REQUIREMENT: From the gay identity and wellbeing passage, copy the part that opens with the words containing "Belonging to a" and closes with "and Yancey, 2021).", renaming "Gratitude" to "Thankfulness" wherever it occurs.

Given the homophobia, stigma and internalised homonegativity experienced by many gay men, it is understandable why literature on the mental health and wellbeing of gay men comes predominantly from a psychological or psychosocial perspective. The minority stress model developed by Meyer (2003) is the most commonly employed framework for understanding mental health issues in sexual minorities and outlines how stigma, discrimination, victimisation, expectations of rejection, concealment of sexuality and internalised homophobia can all lead to social isolation, shame, low self-worth, hopelessness, depression, anxiety, substance abuse and suicide risk. However, the ‘deficit’ focus of research has been challenged in an attempt to explain why gay men can experience a sense of wellness despite the fact that they are subject to adversity and marginalisation (Beard, Eames and Withers, 2017; Handlovsky et al., 2018). Perrin et al, (2020) introduced a minority strengths model outlining how personal and collective strengths in minority populations create resilience and positive mental and physical health. This represents a shift in tone and focus. ‘Negative’ experiences are viewed as contributing to development of a positive gay identity, with literature focussing on the intrapersonal and interpersonal insights, strengths and attributes required, revealed or developed as a result. In short, positive identity development is seen as buffering the effects of sexual minority stress (Bruce, Harper and Bauermeister, 2015).
Belonging to a community, creating families of choice, forging strong connections with others, serving as positive role models, developing empathy and compassion, living authentically and honestly, gaining personal insight and a sense of self, involvement in social justice and activism and freedom from gender-specific roles are all seen as examples of how the development of a positive gay identity can impact wellbeing (Riggle et al., 2008). Gratitude (Kaniuka et al., 2020) and attention to the positive runs strong as a theme for supporting gay men to ‘flourish’ (Klibert, Choudhury and Yancey, 2021).
Throughout the late 20th century, theoretical models (Cass, 1979; Coleman, 1982; Cass, 1984a; Cass, 1984b; Troiden, 1988; Eliason, 1996; Fassinger and Miller, 1997b) developed to outline the stages or phases individuals go through in developing a positive gay identity. These are framed around the process of ‘coming out’ or revealing sexuality (to oneself and to others), (self) acceptance and self-actualisation, involving the transformation of attitudes, values, beliefs, and behaviours from those of the dominant culture (heterosexual) to those of a minority culture (gay).
The coming out process calls for self-inquiry, self-reflection, and ultimately self-acceptance, the meaning of which can be constructed differently for different people (Camp, Vitoratou and Rimes, 2020). However, the happiness from living an authentic life sought by coming out can also mean the potential sacrifice of elements of a current or ‘old’ identity via rejection of past ways of living, relationships, beliefs, support structures and life goals (King and Smith, 2004). So self-acceptance of sexuality, while ultimately contributing towards a positive gay identity, is not without risk nor consequence.

Spatial question records
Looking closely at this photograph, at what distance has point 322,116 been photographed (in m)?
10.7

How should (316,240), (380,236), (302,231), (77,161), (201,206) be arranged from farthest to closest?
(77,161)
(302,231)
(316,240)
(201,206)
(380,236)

EXPECTED ANSWER:
Belonging to a community, creating families of choice, forging strong connections with others, serving as positive role models, developing empathy and compassion, living authentically and honestly, gaining personal insight and a sense of self, involvement in social justice and activism and freedom from gender-specific roles are all seen as examples of how the development of a positive gay identity can impact wellbeing (Riggle et al., 2008). Thankfulness (Kaniuka et al., 2020) and attention to the positive runs strong as a theme for supporting gay men to ‘flourish’ (Klibert, Choudhury and Yancey, 2021).